• Texto fornecido
* * * *

O pior bafo do mundo

Se por um segundo eu esquecesse e usasse as narinas, me atacava a labirintite

Na época ela espalhou para Deus e o mundo que eu era meio falsa, meio estranha e meio louca (coisas que toda mulher é um pouco, porque todo ser humano é um pouco). Porém, não foi isso. Eu tentei bastante —meu fígado sabe o quanto—, mas a Juliana tinha o pior bafo que já senti emanar de um ser vivo. Só de lembrar, me dá um arrepio de horror, como se uma enorme barata voadora caísse agora na minha nuca e entrasse na blusa.

* * * *

• Lista de exercícios
A. Transcreva do texto sobre o bafo de Juliana o trecho de "Se por um segundo" a "entrasse na blusa.".
B. Escreva a continuação do texto sobre o bafo de Juliana, começando logo após a última frase.
A listagem que vem em seguida tem origem em outra fonte.

* * * *

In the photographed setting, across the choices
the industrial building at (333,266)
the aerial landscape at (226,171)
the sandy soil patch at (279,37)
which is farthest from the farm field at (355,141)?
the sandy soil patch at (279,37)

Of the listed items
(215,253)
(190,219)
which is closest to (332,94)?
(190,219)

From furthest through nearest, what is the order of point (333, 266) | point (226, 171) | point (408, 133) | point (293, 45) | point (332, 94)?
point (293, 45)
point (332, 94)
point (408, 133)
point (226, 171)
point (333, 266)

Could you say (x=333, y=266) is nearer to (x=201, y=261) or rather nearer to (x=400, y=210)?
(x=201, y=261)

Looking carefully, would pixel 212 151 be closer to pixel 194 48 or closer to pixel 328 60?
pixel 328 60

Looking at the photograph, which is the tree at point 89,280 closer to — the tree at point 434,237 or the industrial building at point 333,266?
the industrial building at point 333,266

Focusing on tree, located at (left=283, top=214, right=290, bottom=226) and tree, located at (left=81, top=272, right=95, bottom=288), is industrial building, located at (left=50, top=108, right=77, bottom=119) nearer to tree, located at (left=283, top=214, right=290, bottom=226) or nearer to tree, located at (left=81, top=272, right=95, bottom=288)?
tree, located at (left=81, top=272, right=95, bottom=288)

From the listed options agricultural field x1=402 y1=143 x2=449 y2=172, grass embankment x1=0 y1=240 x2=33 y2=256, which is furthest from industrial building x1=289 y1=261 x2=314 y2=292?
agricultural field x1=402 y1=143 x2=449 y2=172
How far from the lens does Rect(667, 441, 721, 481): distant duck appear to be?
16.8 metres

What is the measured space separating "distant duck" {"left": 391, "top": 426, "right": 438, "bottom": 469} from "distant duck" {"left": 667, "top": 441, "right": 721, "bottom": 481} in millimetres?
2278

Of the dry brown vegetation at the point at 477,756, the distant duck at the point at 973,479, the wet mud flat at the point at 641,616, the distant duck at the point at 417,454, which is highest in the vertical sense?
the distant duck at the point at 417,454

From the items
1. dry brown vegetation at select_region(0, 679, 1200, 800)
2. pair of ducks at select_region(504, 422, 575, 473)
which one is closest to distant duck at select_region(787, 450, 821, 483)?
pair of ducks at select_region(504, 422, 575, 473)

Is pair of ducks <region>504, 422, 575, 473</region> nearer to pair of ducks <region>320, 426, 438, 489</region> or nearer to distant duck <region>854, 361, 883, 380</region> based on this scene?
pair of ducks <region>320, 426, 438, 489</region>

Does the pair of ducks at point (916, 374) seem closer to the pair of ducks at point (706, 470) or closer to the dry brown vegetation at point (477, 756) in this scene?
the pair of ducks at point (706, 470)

* * * *

• Exercícios resolvidos
A.
Se por um segundo eu esquecesse e usasse as narinas, me atacava a labirintite

Na época ela espalhou para Deus e o mundo que eu era meio falsa, meio estranha e meio louca (coisas que toda mulher é um pouco, porque todo ser humano é um pouco). Porém, não foi isso. Eu tentei bastante —meu fígado sabe o quanto—, mas a Juliana tinha o pior bafo que já senti emanar de um ser vivo. Só de lembrar, me dá um arrepio de horror, como se uma enorme barata voadora caísse agora na minha nuca e entrasse na blusa.

B.
Tem o bafo “hmmm, acho que lá no fundo dessa arcadinha dentária há um amiguinho precisando de atenção”. Tem o bafo de regime, um mix de acidez estomacal, baba branca seca e bexigas murchas de festa caída. Tem o bafo “pode bochechar com Pato Purific que vai continuar agraciando a atmosfera com notas de alho”. Tem o bafo “linha direta com o intestino grosso”. E, por fim, ganhando de todos em intensidade, durabilidade e capacidade de causar em quem quer que fosse um desejo profundo de falecer,  tinha o bafo da Juliana.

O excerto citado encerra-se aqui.